I also have quite a bit of 45 acp jhp that was issued for my 4566tsw, 500 rnds?.
In 40 s&w it runs about 50% each.

RPD is right, semi wadcutter (keith) bullet are realy effective out of a .357.
This it what i carried in my mod 19 4" and 66 4" before all the new jhp+p came on the market.
I still have 10k of those handloads for my 66's and marlin 1894 carbine.
I gave my brother all the reloading equipment.

If offered ammo, i never turn it down regardless of caliber, always testing repairs.


----------



## phrogman (Apr 17, 2014)

Majority is ball but I do have some HPs. Ball will be more than good enough for when shtf.


----------



## rice paddy daddy (Jul 17, 2012)

On a related note, the best all around homestead pistol is a 44 magnum. HOMESTEAD, not self defense. Actually for gun fighting you should use a rifle if you can.
For regular duty, 44 Special will get most jobs done, 44 magnum has plenty of horsepower for anything else.
And in 44 magnum handguns there is one that stands out - Ruger Super Blackhawk. It will handle rounds that would damage a S&W or lesser guns, or cause premature wear even on a Ruger Redhawk.


----------



## Seneca (Nov 16, 2012)

I mostly store ammo for the firearms I currently have, I keep a mix of practice and field ammo. 

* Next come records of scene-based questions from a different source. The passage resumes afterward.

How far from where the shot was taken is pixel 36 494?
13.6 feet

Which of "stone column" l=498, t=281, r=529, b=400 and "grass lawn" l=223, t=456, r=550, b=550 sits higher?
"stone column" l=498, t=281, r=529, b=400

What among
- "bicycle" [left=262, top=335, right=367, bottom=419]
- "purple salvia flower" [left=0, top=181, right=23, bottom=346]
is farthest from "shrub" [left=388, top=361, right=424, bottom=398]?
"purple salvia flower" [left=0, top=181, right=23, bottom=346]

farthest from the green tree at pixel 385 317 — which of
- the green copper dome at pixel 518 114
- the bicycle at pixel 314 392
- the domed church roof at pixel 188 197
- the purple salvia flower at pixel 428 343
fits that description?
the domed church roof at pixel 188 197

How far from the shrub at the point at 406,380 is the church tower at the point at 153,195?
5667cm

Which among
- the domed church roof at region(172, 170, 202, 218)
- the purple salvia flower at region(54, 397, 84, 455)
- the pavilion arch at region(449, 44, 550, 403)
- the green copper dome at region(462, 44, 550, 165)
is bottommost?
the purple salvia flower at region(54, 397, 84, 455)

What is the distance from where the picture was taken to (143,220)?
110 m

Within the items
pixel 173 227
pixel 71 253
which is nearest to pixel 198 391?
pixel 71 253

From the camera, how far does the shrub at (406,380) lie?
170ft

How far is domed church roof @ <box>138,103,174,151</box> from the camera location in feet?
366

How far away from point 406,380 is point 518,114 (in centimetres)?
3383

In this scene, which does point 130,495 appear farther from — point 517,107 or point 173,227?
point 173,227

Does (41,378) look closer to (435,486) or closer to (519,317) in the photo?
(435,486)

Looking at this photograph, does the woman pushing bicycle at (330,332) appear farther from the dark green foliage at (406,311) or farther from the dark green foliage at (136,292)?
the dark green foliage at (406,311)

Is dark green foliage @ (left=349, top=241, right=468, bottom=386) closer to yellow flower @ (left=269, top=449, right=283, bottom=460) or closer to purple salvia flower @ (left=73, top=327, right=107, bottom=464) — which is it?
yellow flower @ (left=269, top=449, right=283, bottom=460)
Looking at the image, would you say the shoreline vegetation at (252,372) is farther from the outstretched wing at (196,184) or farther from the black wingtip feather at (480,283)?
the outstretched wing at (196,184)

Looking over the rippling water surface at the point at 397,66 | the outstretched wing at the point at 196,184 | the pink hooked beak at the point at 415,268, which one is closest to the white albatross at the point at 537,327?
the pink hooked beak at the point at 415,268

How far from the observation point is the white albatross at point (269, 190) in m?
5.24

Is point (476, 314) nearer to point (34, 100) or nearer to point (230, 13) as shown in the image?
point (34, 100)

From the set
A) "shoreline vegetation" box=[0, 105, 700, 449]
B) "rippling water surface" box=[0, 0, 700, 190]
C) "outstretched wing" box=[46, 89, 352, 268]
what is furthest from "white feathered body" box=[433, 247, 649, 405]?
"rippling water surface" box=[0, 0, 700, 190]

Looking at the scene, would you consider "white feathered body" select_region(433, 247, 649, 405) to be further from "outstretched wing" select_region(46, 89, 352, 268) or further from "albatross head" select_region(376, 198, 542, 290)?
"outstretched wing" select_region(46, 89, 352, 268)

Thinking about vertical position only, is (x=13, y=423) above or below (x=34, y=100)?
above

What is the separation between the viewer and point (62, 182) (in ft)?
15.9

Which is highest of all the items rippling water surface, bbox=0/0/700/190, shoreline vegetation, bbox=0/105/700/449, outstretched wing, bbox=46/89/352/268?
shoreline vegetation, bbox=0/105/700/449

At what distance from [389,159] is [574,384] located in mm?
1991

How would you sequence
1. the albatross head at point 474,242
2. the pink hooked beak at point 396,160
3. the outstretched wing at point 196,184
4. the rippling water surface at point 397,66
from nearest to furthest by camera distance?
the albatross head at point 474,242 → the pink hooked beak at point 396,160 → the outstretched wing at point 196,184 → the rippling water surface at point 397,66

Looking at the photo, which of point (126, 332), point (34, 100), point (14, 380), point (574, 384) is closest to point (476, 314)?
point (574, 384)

I also keep the ammo, components and dies for calibers I no longer have. I can reload for firearms I no longer have like the 32-20 or the 44mag. to name a couple.


----------



## paraquack (Mar 1, 2013)

I used to have ammo, but it went in the drink with my firearms when the boat sank right above the Mariana trench.


----------



## Farmboyc (May 9, 2015)

paraquack said:


> I used to have ammo, but it went in the drink with my firearms when the boat sank right above the Mariana trench.


Man peppers are terrible boaters.


----------



## shooter (Dec 25, 2012)

I have a mix, probably about 70/30 of FMJ/ball ammo vs HP or soft point. I tend to make sure the pistol has more HP/SP then my rifle ammo as I will be at close range and if that happens I want to create as much damage as possible.

I think in the first few days of a SHTF situation once you fire a shot or two who ever is trying to come at you will move on to other easier targets. And after the initial few weeks people will be semi careful with how they engage others as even a fmj hit will be fatal as you will not have any type of EMS to deal with a bullet wound and IFAKS and most first aid kits are designed to slow bleeding until you can be gotten to a hospital.


----------



## Mad Trapper (Feb 12, 2014)

rice paddy daddy said:


> On a related note, the best all around homestead pistol is a 44 magnum. HOMESTEAD, not self defense. Actually for gun fighting you should use a rifle if you can.
> For regular duty, 44 Special will get most jobs done, 44 magnum has plenty of horsepower for anything else.
> And in 44 magnum handguns there is one that stands out - Ruger Super Blackhawk. It will handle rounds that would damage a S&W or lesser guns, or cause premature wear even on a Ruger Redhawk.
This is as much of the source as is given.